Another element that should be kept in-tact as much as possible is the design of the levels and general locations of the story beats, important items, etc. While switching things up from the 20+ year old PlayStation 1 games might make sense as our standards for pacing and logical backtracking have changed, RE4’s layout and design still holds up nicely. Cutting out the layout of the game in favor of a completely new one in too many substantial ways would be an error on Capcom’s part. Keep the entire game there. All the areas, all the rooms, and preferably, all the enemy types as well. Creating a new horror game is fine, and if Capcom wants to do that, then great, but a remake of RE4 needs to respect the way RE4 is built as it still holds up well especially when compared to its predecessors.
Finally, something that Capcom shouldn’t even consider axing out of the RE4 remake is the over-the-shoulder perspective. This is an easy one, as several of the sequels after 4, the previous two remakes, as well as many different games in the same genre have all adopted this look. It would never make more sense for Capcom to keep true to that perspective than it does for the game that single-handedly popularized it. Anything else just wouldn’t feel right. I’d be shocked if they were actually crazy enough to get rid of it for the RE4 remake, but it needs to be said just to be sure.

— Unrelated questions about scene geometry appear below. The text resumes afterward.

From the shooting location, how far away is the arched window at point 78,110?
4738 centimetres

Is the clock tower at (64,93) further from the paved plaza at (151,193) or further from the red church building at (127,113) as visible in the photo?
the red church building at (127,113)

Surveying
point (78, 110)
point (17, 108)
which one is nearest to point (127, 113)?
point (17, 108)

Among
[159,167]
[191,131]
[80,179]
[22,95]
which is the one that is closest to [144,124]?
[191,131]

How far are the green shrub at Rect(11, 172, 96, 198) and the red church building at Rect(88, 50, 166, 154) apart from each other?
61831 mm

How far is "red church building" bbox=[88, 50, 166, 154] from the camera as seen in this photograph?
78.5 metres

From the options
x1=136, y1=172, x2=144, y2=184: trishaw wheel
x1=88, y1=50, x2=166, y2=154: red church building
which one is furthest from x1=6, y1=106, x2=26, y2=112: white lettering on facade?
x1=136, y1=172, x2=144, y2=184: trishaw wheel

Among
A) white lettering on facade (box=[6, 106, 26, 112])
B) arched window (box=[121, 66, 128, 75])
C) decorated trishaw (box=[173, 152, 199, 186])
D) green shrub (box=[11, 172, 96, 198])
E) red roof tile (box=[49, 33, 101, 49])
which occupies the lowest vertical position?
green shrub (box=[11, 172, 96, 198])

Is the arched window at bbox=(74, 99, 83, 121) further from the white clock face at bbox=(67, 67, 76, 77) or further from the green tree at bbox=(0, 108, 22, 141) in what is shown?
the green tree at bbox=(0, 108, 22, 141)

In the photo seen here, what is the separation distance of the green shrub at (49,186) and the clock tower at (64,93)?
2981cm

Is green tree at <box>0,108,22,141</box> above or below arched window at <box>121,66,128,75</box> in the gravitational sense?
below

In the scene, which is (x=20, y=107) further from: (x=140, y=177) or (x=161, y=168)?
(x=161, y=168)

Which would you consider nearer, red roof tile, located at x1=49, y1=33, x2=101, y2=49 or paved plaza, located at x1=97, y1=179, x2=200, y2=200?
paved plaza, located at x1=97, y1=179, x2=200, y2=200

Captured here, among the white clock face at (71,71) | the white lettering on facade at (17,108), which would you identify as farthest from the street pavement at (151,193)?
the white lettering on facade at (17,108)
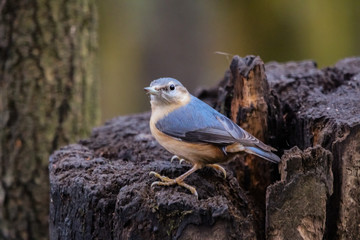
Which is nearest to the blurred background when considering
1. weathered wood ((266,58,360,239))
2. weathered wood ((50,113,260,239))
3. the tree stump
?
weathered wood ((266,58,360,239))

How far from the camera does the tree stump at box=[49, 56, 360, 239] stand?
8.51 feet

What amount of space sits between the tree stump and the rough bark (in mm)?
848

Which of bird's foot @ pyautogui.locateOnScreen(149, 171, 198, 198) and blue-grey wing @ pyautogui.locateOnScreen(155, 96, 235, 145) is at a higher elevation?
blue-grey wing @ pyautogui.locateOnScreen(155, 96, 235, 145)

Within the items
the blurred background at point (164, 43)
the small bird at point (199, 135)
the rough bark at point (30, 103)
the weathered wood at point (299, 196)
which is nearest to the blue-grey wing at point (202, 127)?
the small bird at point (199, 135)

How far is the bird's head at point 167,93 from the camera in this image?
3.32 meters

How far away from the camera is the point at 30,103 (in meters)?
4.39

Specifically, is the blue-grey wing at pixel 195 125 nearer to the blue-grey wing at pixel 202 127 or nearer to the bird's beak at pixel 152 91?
the blue-grey wing at pixel 202 127

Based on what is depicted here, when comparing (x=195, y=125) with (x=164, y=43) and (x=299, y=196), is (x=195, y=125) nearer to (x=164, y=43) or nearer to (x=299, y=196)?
(x=299, y=196)

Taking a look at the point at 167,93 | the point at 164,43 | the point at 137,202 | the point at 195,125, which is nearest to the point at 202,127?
the point at 195,125

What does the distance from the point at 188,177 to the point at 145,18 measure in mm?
7102

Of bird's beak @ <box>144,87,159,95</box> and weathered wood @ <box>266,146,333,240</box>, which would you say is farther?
bird's beak @ <box>144,87,159,95</box>

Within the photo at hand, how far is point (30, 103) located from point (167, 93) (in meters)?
1.52

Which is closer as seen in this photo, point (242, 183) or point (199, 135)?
point (199, 135)

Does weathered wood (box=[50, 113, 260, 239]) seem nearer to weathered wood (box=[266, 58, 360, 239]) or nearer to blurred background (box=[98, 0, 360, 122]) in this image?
weathered wood (box=[266, 58, 360, 239])
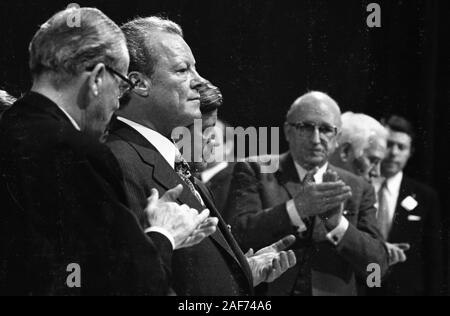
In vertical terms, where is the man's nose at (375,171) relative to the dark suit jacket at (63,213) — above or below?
below

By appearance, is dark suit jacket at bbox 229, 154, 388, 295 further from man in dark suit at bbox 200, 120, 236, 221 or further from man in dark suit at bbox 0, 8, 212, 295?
man in dark suit at bbox 0, 8, 212, 295

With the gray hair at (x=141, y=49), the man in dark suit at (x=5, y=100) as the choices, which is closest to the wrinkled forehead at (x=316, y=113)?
the gray hair at (x=141, y=49)

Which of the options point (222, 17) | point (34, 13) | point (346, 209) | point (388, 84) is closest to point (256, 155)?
point (346, 209)

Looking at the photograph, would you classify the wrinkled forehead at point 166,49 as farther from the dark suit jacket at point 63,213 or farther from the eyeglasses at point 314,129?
the eyeglasses at point 314,129

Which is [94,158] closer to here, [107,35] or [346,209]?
[107,35]

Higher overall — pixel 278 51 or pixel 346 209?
pixel 278 51

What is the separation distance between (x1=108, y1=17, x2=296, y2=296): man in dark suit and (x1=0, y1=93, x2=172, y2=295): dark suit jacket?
0.33 m

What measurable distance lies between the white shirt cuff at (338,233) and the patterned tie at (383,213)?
76 cm

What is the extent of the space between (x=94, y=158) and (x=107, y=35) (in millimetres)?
274

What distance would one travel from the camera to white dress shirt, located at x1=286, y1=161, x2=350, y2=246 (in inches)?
106

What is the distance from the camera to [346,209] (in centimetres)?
290

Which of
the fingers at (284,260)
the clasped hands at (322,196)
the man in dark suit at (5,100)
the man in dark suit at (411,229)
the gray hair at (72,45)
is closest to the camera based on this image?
the gray hair at (72,45)

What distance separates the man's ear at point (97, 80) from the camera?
5.11 ft

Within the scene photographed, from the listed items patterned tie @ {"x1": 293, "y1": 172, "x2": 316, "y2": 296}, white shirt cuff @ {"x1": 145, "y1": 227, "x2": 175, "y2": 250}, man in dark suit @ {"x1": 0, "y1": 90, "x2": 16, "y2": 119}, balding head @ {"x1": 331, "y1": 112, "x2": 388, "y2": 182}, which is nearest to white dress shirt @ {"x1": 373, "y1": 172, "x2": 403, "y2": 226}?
balding head @ {"x1": 331, "y1": 112, "x2": 388, "y2": 182}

All in all, Capcom should have everything they need to ensure a remake of Resident Evil 4 is a success. Doing a remake of a game that still holds up pretty well is a riskier endeavour than giving that treatment to an older game that begs for it. This will open up more opportunities to rub fans the wrong way, but it absolutely can still be done. As long as Capcom can see that the success of the RE2 remake owes a lot to that remake’s willingness to keep much of the original’s DNA intact, and much of the RE3 remake’s criticism stems from a lack of that same philosophy, a remake of the 4th Resident Evil game should be in good hands. Should be.
Note: The views expressed in this article are those of the author and do not necessarily represent the views of, and should not be attributed to, GamingBolt as an organization.